[start PAGE]

Boost logo

Boost :

Subject: Re: [boost] [filesystem] proposal: treat reparse files as regular files
From: Niall Douglas (s_sourceforge_at_[hidden])
Date: 2015-07-28 22:06:03


On 28 Jul 2015 at 20:40, Paul Harris wrote:

> I am _disagree_ with the way dedup'd files are currently treated as a
> special file (as if they were a device or a character file or a fifo or a
> socket). device/socket/fifos all need to be read in a special way, but
> dedup'd files should be read as if they were a plain file.
>
> I _disagree_ that a dedup file should be treated as if they are a symlink.
> This is because a dedup file does not point to another file (or inode) on
> the file system, which is a characteristic of a symlink or a hardlink. It
> is basically just a compressed file. We don't treat NTFS-compressed files
> differently from regular files, why are we treating dedup'd files
> differently?

NTFS compressed files act exactly like normal files. Reparse point
files do not and require significant additional processing to figure
out what kind they are. That's the difference.

[end PAGE]
[start INFORMATION GIVEN]

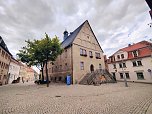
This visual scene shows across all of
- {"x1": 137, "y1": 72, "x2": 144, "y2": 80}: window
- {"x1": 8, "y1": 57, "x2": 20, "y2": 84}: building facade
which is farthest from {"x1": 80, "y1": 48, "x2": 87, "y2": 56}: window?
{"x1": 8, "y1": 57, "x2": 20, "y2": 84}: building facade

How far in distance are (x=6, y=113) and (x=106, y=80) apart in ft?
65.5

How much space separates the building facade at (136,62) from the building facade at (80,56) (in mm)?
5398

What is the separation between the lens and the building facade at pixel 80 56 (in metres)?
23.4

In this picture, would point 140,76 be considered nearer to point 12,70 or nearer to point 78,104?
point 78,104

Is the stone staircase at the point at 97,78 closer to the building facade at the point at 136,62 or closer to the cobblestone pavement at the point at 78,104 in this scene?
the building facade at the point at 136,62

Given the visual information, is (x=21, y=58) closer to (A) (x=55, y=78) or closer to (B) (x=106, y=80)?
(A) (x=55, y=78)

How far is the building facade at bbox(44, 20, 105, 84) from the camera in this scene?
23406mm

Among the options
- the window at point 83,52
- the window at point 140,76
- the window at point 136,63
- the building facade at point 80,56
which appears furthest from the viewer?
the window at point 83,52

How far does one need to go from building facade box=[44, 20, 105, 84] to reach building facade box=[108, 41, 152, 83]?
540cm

[end INFORMATION GIVEN]

→ **WORK INSTRUCTIONS**
Answer these questions about the post on treating reparse files as regular files:
(a) Who sent the post, and on what date?
(b) In the quoted message, how does Paul Harris say dedup'd files should be read?
(c) According to the reply, what do reparse point files require that NTFS compressed files do not?

→ **THE OUTPUT**
(a) Niall Douglas, on 2015-07-28.
(b) As if they were a plain file.
(c) Significant additional processing to figure out what kind they are.